A Unified Benchmark for HOI Evaluation across Vision-Language Models and HOI-Specific Methods
Abstract
Human-object interaction (HOI) detection has traditionally been addressed using task-specific models, sometimes augmented by early vision-language models such as CLIP. With the emergence of large, generative VLMs, a natural question arises: can standalone VLMs perform HOI detection effectively, and how do they compare to specialized HOI methods? Existing benchmarks like HICO-DET rely on exact label matching under incomplete annotations, counting any unmatched prediction as wrong. This leads to incorrect penalization, especially for VLMs whose outputs are less constrained, making fair comparison between the two paradigms difficult.
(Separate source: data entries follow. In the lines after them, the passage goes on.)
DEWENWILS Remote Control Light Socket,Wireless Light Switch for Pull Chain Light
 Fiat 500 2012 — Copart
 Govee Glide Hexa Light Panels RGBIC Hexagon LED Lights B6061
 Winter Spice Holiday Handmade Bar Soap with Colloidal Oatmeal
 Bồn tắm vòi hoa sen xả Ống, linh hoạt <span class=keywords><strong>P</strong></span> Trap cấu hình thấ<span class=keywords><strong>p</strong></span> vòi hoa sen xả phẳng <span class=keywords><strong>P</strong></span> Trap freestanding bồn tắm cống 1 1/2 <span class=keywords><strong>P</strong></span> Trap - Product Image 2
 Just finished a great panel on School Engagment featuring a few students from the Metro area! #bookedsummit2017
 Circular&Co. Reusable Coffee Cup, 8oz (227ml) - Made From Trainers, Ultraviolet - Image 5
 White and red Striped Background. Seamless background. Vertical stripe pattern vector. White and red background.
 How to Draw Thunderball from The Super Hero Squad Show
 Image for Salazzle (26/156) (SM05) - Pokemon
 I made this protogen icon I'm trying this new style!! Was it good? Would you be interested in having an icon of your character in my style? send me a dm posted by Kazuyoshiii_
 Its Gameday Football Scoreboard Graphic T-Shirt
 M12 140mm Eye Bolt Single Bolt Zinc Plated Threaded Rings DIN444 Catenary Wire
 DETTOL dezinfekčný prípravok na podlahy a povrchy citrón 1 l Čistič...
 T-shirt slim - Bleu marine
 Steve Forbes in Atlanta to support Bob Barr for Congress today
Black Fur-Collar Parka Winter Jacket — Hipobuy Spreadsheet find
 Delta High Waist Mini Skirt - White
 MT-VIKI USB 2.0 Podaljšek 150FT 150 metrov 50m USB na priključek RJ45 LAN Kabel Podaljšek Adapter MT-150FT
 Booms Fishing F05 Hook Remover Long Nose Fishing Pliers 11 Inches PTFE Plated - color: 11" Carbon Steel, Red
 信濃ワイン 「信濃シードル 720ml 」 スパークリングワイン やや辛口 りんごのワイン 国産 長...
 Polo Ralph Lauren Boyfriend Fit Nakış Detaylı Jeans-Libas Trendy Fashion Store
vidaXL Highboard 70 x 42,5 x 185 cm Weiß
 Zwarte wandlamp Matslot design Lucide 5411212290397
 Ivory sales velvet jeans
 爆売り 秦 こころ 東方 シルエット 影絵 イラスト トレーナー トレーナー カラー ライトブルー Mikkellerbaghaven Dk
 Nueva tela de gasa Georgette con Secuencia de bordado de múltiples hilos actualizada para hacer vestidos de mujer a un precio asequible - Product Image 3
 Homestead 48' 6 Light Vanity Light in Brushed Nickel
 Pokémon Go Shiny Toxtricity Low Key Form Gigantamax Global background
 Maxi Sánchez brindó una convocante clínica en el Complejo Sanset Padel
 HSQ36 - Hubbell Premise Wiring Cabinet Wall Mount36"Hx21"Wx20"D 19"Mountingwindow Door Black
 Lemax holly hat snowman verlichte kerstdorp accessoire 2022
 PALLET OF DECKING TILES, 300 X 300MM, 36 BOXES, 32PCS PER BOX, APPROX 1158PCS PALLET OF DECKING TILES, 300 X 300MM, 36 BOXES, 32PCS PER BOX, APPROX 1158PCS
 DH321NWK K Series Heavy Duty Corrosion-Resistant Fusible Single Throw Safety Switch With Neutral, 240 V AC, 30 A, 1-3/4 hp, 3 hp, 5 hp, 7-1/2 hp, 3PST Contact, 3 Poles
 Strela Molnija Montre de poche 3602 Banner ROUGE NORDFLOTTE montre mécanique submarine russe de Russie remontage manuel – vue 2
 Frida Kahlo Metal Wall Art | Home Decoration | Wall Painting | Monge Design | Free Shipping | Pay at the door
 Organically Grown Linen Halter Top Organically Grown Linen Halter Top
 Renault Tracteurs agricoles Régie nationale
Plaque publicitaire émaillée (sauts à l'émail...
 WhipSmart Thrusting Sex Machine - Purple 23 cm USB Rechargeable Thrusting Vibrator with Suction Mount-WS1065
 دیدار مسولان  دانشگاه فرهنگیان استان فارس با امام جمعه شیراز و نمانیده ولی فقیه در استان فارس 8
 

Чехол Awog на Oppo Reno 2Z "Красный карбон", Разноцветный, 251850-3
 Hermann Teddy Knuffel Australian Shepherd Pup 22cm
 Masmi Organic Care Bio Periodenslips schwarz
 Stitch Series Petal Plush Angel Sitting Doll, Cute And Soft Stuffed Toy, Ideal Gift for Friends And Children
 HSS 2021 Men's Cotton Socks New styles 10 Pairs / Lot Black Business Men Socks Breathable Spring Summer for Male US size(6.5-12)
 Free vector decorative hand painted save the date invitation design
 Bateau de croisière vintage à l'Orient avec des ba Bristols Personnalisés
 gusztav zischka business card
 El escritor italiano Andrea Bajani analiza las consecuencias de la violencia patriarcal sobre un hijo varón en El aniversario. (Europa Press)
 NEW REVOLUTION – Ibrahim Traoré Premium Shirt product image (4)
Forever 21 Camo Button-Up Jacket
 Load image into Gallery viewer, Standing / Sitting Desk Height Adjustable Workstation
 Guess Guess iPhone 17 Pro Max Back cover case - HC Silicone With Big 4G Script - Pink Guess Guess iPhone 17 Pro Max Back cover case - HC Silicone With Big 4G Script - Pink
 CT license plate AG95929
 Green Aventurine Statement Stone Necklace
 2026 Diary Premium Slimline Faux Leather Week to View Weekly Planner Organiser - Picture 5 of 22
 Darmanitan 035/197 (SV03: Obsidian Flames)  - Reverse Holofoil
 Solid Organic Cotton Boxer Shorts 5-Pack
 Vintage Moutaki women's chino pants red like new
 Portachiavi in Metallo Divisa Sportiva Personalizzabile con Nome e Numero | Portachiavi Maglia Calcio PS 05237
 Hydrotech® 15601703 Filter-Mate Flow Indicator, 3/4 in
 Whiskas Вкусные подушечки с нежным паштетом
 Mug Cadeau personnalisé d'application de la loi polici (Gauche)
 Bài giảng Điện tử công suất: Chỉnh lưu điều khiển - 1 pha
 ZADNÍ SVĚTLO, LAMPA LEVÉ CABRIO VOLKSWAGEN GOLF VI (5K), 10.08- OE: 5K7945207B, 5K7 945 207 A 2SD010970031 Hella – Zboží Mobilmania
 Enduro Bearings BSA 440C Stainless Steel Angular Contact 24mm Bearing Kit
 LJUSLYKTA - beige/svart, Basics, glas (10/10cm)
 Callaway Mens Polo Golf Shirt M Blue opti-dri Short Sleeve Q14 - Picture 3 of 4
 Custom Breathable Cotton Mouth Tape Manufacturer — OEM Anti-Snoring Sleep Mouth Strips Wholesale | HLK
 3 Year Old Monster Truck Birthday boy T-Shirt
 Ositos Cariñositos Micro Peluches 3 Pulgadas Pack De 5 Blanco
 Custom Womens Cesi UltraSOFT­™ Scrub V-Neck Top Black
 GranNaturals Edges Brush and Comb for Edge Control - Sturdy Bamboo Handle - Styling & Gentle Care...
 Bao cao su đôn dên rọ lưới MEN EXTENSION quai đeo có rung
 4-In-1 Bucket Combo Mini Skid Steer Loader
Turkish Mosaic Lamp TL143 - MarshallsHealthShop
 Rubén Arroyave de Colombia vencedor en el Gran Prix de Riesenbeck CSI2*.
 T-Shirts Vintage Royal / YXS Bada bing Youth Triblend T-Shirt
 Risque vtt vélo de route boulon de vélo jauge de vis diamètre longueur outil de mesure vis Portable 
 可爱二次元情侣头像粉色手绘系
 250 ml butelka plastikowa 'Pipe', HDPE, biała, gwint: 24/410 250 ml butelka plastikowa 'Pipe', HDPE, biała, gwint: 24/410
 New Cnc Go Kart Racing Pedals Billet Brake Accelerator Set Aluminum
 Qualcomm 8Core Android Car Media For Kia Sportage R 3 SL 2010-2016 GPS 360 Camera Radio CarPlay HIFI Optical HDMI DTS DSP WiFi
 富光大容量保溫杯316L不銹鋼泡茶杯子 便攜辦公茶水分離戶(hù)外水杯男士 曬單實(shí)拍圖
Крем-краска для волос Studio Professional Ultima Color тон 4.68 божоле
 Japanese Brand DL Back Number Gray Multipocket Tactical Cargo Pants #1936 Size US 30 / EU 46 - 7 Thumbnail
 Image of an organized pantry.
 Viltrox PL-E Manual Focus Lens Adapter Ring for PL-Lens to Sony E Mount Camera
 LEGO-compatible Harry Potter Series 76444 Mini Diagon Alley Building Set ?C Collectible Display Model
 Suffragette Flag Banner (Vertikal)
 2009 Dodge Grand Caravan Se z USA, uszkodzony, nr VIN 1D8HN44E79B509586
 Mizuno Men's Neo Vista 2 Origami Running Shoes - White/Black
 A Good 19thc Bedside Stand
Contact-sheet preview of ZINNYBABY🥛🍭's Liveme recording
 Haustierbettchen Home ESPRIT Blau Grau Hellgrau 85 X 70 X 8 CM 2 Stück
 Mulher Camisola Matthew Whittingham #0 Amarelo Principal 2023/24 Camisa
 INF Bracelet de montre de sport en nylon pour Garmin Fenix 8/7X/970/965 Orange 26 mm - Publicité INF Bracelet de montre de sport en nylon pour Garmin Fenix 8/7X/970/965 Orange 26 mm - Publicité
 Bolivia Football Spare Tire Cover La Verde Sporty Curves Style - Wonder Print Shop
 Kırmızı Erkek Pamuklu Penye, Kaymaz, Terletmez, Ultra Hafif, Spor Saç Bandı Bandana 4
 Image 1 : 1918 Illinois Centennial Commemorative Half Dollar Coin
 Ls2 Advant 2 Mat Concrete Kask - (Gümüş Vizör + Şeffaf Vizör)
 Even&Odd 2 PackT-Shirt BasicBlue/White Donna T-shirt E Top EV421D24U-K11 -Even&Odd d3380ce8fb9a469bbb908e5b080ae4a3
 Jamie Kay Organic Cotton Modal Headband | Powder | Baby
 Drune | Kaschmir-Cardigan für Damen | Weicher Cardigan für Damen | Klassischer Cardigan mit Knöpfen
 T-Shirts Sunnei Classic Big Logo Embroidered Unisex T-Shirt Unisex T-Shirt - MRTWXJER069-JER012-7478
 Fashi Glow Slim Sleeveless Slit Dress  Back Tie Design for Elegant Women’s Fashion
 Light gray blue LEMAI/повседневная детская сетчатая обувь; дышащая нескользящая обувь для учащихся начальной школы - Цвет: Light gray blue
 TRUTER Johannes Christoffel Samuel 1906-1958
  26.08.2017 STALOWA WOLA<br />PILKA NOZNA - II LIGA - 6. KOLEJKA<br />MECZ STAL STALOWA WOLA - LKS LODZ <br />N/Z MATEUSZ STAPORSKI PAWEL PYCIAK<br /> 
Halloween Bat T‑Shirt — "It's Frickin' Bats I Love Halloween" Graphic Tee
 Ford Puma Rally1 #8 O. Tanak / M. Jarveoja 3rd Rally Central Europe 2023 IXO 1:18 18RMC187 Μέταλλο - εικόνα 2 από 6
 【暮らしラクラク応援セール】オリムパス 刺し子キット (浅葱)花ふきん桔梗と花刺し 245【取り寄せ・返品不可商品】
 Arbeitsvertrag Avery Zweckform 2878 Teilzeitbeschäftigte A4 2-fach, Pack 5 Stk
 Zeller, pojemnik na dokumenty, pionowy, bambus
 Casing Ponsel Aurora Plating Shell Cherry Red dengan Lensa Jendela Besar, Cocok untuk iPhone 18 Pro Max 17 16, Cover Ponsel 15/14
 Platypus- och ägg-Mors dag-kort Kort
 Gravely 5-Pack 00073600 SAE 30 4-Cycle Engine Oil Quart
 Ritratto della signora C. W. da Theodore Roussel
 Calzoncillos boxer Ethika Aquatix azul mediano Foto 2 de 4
To address this limitation, we introduce a multi-choice HOI benchmark with explicitly defined positives and curated negatives, enabling unified and correct evaluation of both VLMs and HOI-specific models. We further focus on challenging scenarios, such as multi-person scenes and fine-grained interaction distinctions, which are crucial for revealing real differences between the two paradigms. Experiments show that large VLMs achieve competitive, sometimes superior, zero-shot performance, yet they struggle with multiple concurrent actions and with correctly assigning interactions to the target person. Conversely, HOI-specific methods remain weaker in general HOI reasoning but demonstrate stronger multi-action recognition and more reliable identification of which person performs which action. These findings expose complementary strengths and weaknesses of VLMs and HOI-specific methods, which existing benchmarks fail to reveal due to incorrect penalization.